> **Supplied material**
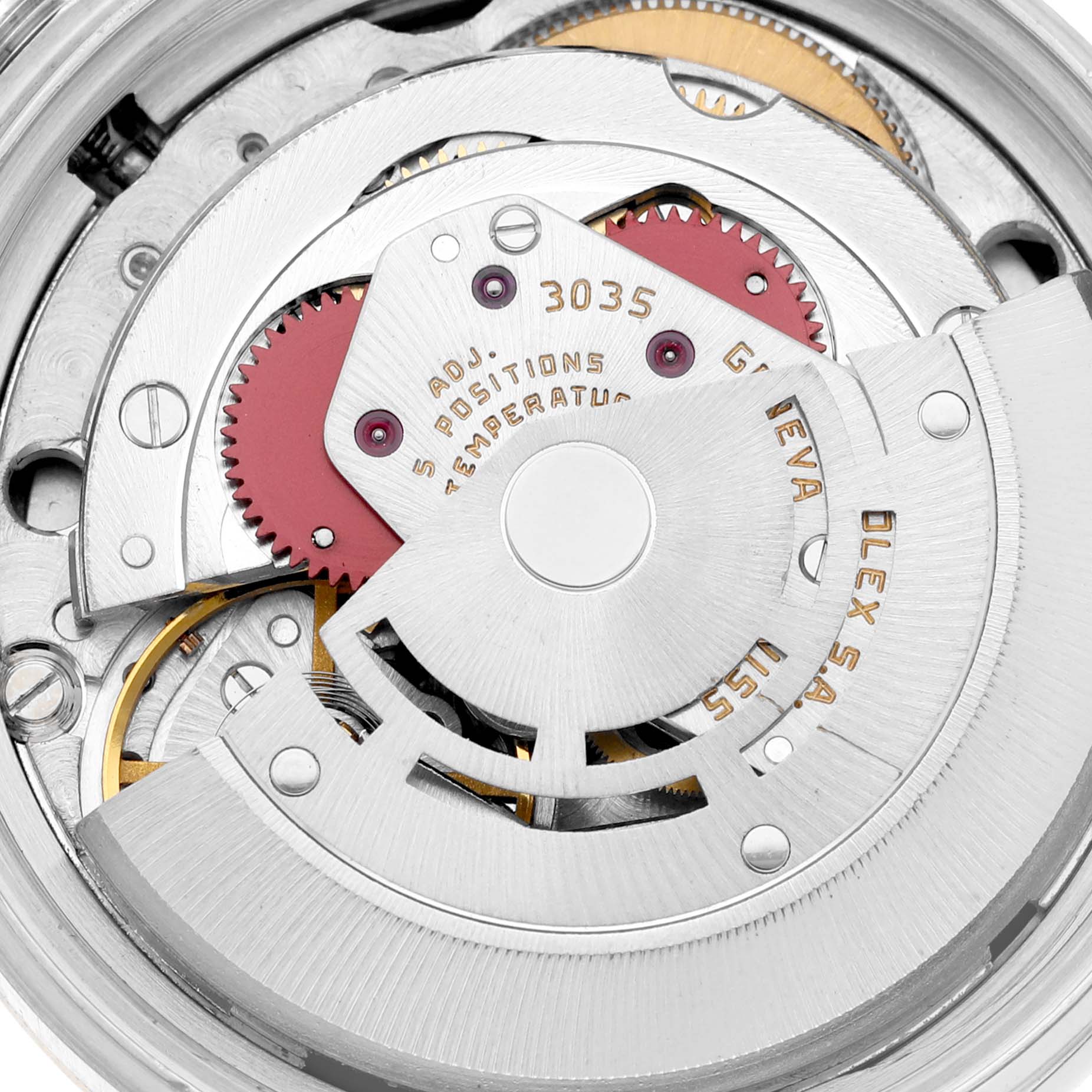 This image shows a close-up view of the movement mechanism inside a Vintage Collection Rolex watch.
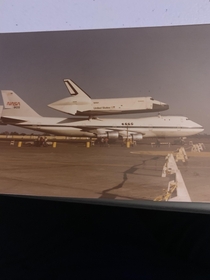 You might be able to google a pic from a repost of a Space Shuttle pic but this is a screenshot of a physical pic taken by my mother with a Processed by KODAK and NOV  A stamp on the back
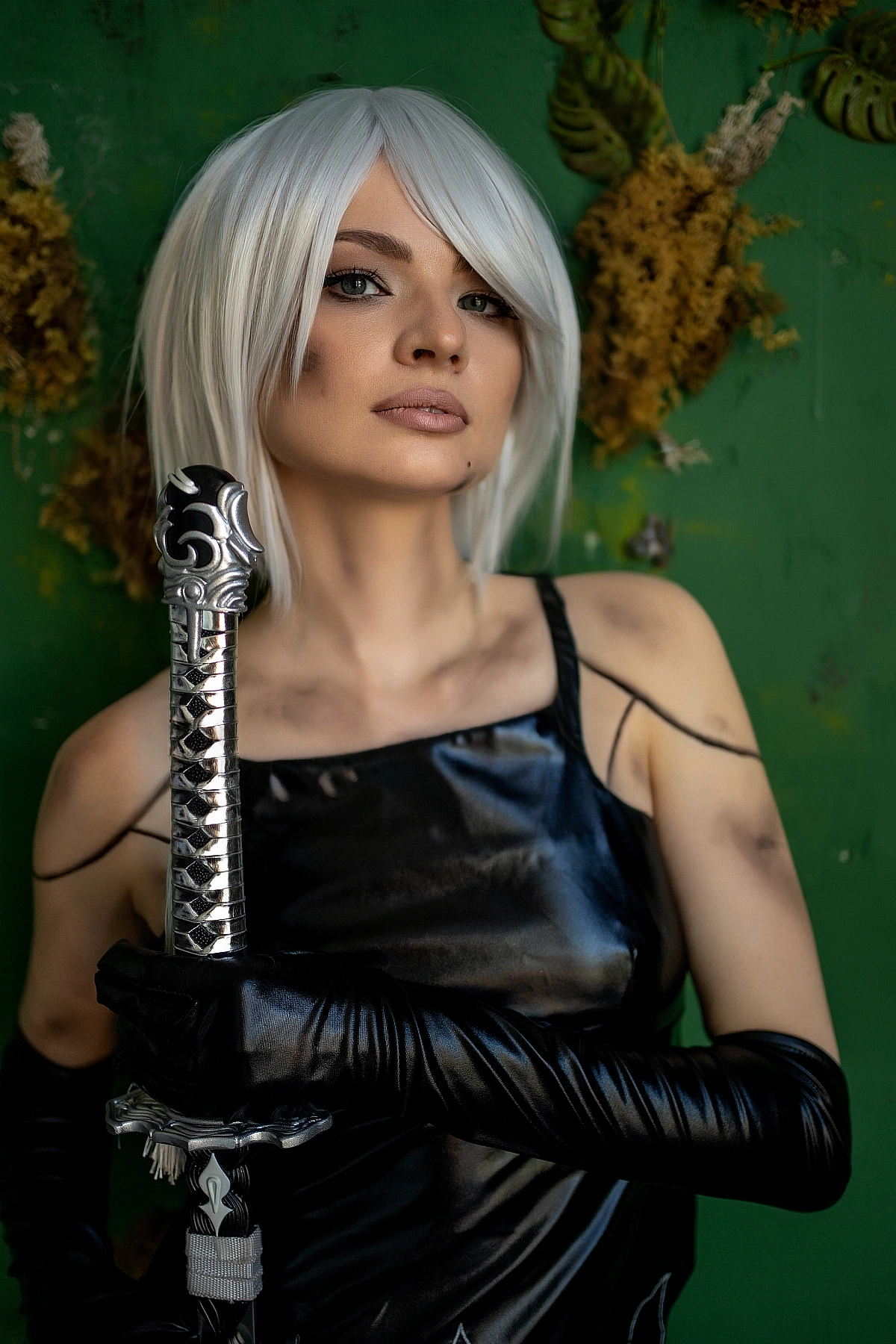A2 cosplay NieR Automata close portrait, white bob hair, glossy black outfit, katana sword hilt detail, calm intense expression, muted green textured wall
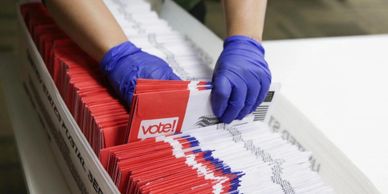 Image of mail-in ballots in a box being sorted by a poll worker.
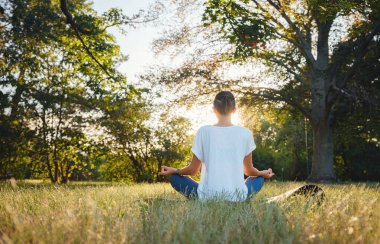Genç Asyalı bir kadın sabah veya akşam parkta meditasyon yapıyor sağlıklı bir kadın şehir parkında yoga yapıyor. Farkındalık, kararlılık, sağlıklı alışkanlıklar ve denge konsepti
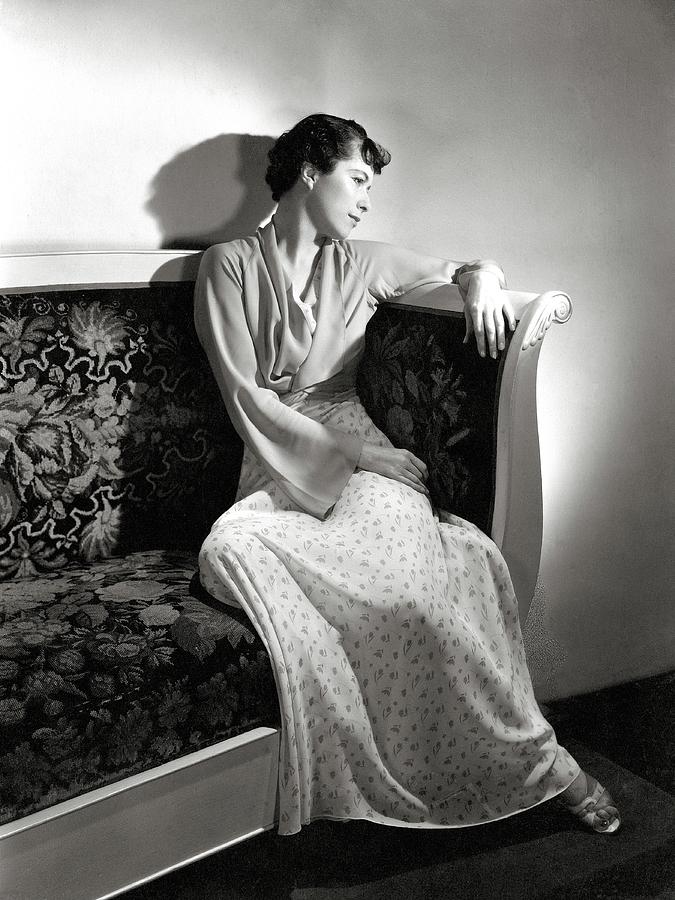 Madeleine De Bonnardel Sitting On A Couch Photograph by Horst P. Horst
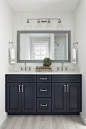 Mid-sized transitional 3/4 light wood floor and gray floor bathroom photo in Other with recessed-panel cabinets, black cabinets, white walls, an undermount sink and gray countertops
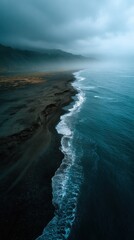 Fototapeta premium Coastal Serenity: Aerial perspective of a dramatic coastline where dark sand meets the powerful ocean under a moody sky, showcasing the raw, untamed beauty of the natural world. 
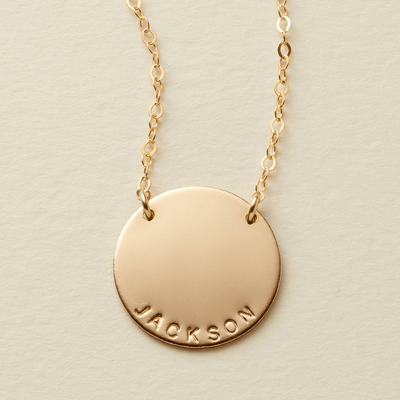 A gold personalized necklace featuring a flat round disc pendant engraved with the name 'JACKSON' at the bottom, suspended from a delicate chain in two spots against a light beige textured background.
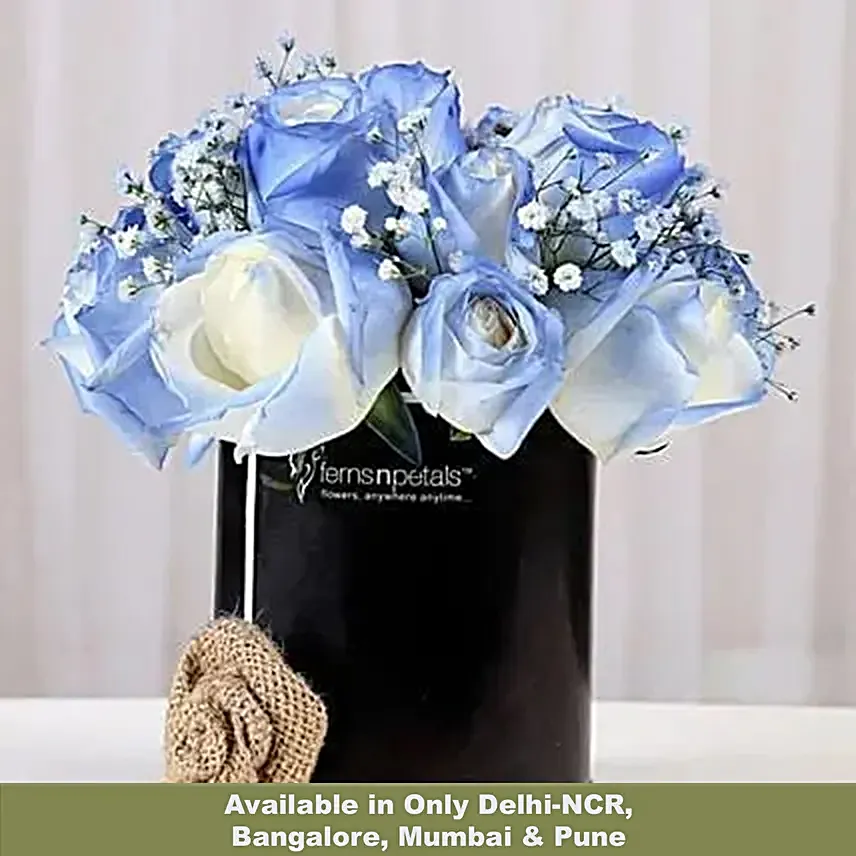blue roses arrangement in black box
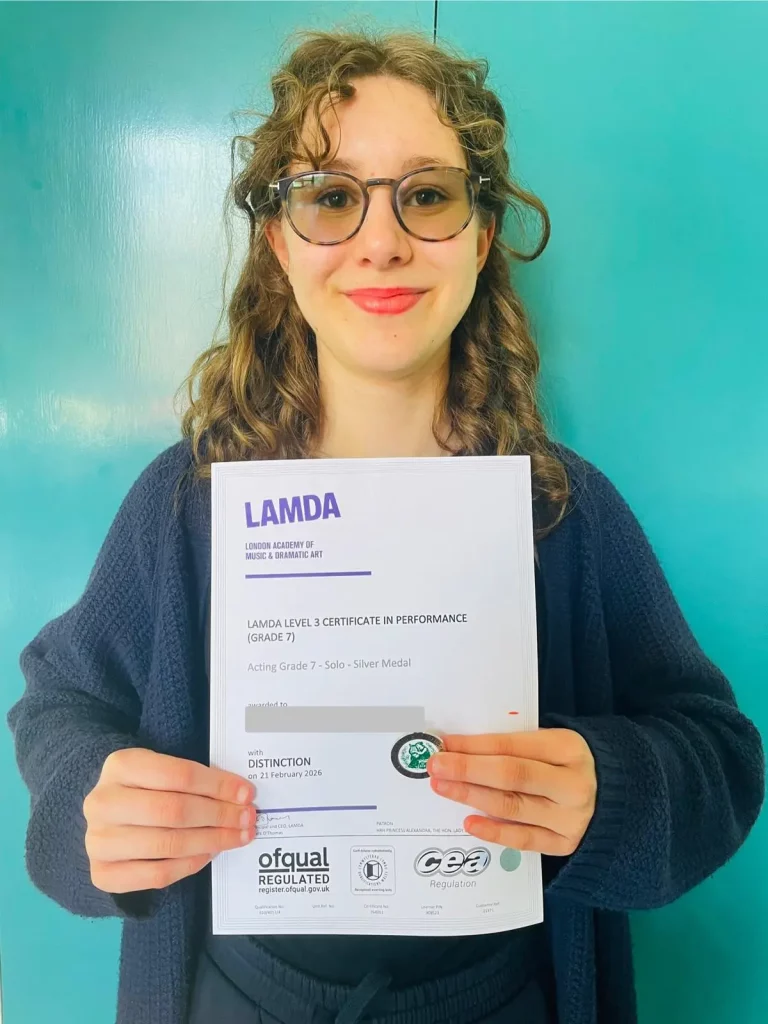 Female student holding their Lamda Level 3 Certificate in Performance Level 7, achieving a distinction
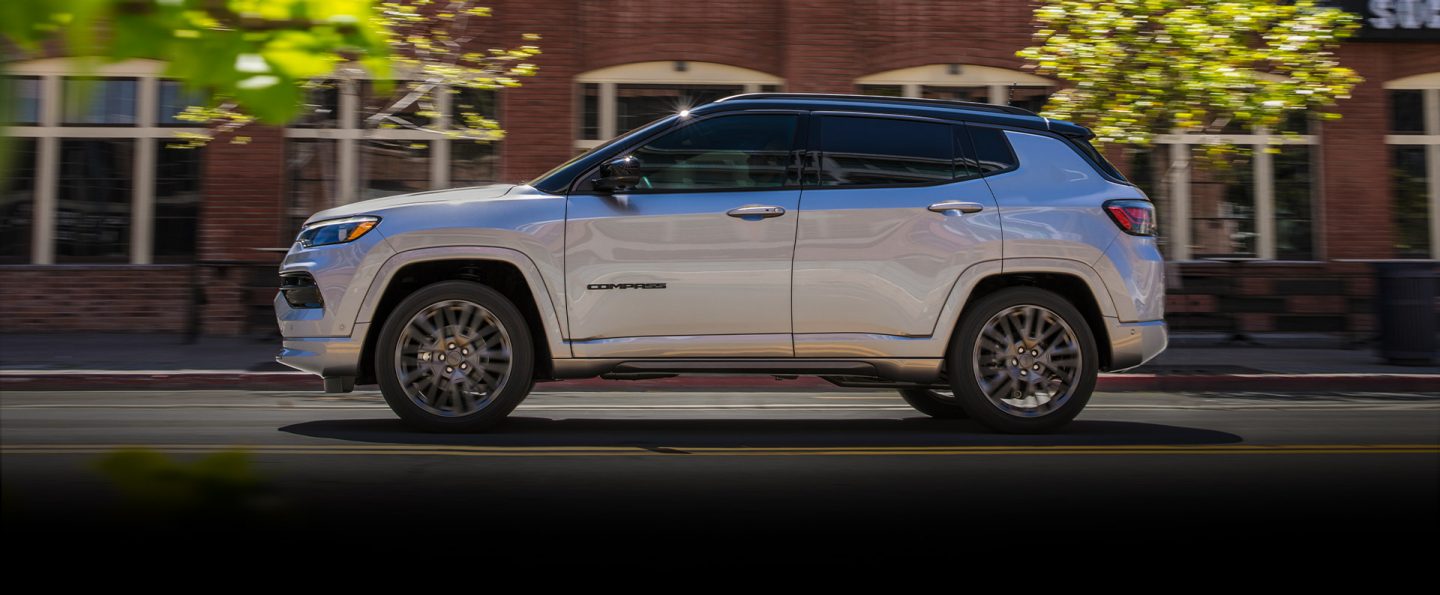 The Jeep Compass High Altitude being driven down a street past a row of brick buildings.
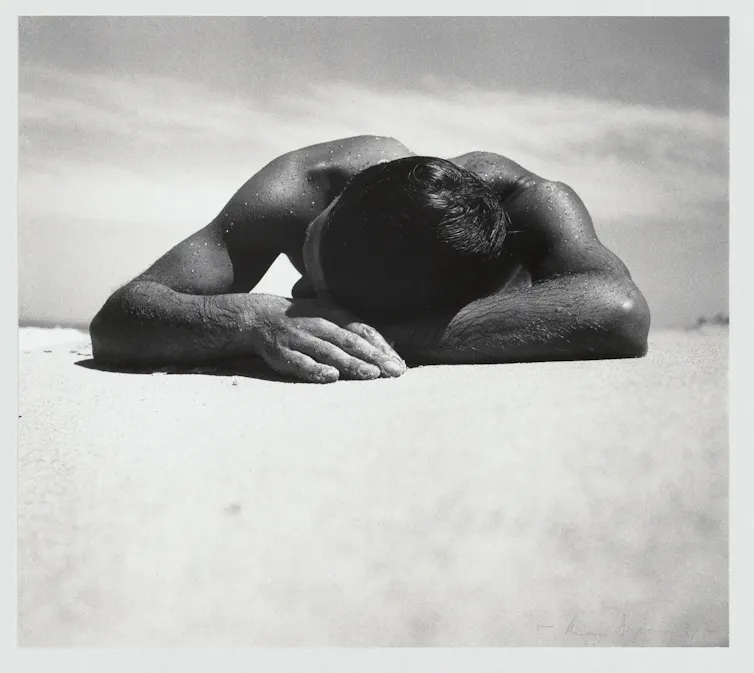 A suntanned man lying on a beach.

> **Your objective**
With images excluded, write the records above out again exactly.

> **Your response**
 This image shows a close-up view of the movement mechanism inside a Vintage Collection Rolex watch.
 You might be able to google a pic from a repost of a Space Shuttle pic but this is a screenshot of a physical pic taken by my mother with a Processed by KODAK and NOV  A stamp on the back
A2 cosplay NieR Automata close portrait, white bob hair, glossy black outfit, katana sword hilt detail, calm intense expression, muted green textured wall
 Image of mail-in ballots in a box being sorted by a poll worker.
Genç Asyalı bir kadın sabah veya akşam parkta meditasyon yapıyor sağlıklı bir kadın şehir parkında yoga yapıyor. Farkındalık, kararlılık, sağlıklı alışkanlıklar ve denge konsepti
 Madeleine De Bonnardel Sitting On A Couch Photograph by Horst P. Horst
 Mid-sized transitional 3/4 light wood floor and gray floor bathroom photo in Other with recessed-panel cabinets, black cabinets, white walls, an undermount sink and gray countertops
 Fototapeta premium Coastal Serenity: Aerial perspective of a dramatic coastline where dark sand meets the powerful ocean under a moody sky, showcasing the raw, untamed beauty of the natural world. 
 A gold personalized necklace featuring a flat round disc pendant engraved with the name 'JACKSON' at the bottom, suspended from a delicate chain in two spots against a light beige textured background.
blue roses arrangement in black box
 Female student holding their Lamda Level 3 Certificate in Performance Level 7, achieving a distinction
 The Jeep Compass High Altitude being driven down a street past a row of brick buildings.
 A suntanned man lying on a beach.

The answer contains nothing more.